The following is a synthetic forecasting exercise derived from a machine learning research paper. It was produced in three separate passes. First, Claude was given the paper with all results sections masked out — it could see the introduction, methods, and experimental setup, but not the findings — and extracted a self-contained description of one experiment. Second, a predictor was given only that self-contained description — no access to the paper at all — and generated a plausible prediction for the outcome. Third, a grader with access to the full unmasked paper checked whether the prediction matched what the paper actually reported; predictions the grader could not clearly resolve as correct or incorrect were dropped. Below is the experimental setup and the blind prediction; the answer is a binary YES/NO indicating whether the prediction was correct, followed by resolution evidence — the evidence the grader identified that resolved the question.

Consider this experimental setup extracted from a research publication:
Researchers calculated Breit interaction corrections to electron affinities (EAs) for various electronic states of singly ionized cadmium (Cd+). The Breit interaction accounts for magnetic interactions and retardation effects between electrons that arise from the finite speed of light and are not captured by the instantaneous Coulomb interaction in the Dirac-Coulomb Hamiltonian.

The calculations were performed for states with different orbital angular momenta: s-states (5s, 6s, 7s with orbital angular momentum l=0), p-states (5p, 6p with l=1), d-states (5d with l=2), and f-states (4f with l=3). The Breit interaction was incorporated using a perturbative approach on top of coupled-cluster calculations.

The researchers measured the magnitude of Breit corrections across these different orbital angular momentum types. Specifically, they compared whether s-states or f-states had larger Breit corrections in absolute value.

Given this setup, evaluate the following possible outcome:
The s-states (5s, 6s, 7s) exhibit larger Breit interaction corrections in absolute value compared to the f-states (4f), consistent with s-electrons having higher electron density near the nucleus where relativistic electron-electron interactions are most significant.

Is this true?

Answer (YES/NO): YES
# # # # #
Transcribe the data above in full, exactly as it appears.

• YOUR SOLUTION:
The following is a synthetic forecasting exercise derived from a machine learning research paper. It was produced in three separate passes. First, Claude was given the paper with all results sections masked out — it could see the introduction, methods, and experimental setup, but not the findings — and extracted a self-contained description of one experiment. Second, a predictor was given only that self-contained description — no access to the paper at all — and generated a plausible prediction for the outcome. Third, a grader with access to the full unmasked paper checked whether the prediction matched what the paper actually reported; predictions the grader could not clearly resolve as correct or incorrect were dropped. Below is the experimental setup and the blind prediction; the answer is a binary YES/NO indicating whether the prediction was correct, followed by resolution evidence — the evidence the grader identified that resolved the question.

Consider this experimental setup extracted from a research publication:
Researchers calculated Breit interaction corrections to electron affinities (EAs) for various electronic states of singly ionized cadmium (Cd+). The Breit interaction accounts for magnetic interactions and retardation effects between electrons that arise from the finite speed of light and are not captured by the instantaneous Coulomb interaction in the Dirac-Coulomb Hamiltonian.

The calculations were performed for states with different orbital angular momenta: s-states (5s, 6s, 7s with orbital angular momentum l=0), p-states (5p, 6p with l=1), d-states (5d with l=2), and f-states (4f with l=3). The Breit interaction was incorporated using a perturbative approach on top of coupled-cluster calculations.

The researchers measured the magnitude of Breit corrections across these different orbital angular momentum types. Specifically, they compared whether s-states or f-states had larger Breit corrections in absolute value.

Given this setup, evaluate the following possible outcome:
The s-states (5s, 6s, 7s) exhibit larger Breit interaction corrections in absolute value compared to the f-states (4f), consistent with s-electrons having higher electron density near the nucleus where relativistic electron-electron interactions are most significant.

Is this true?

Answer (YES/NO): YES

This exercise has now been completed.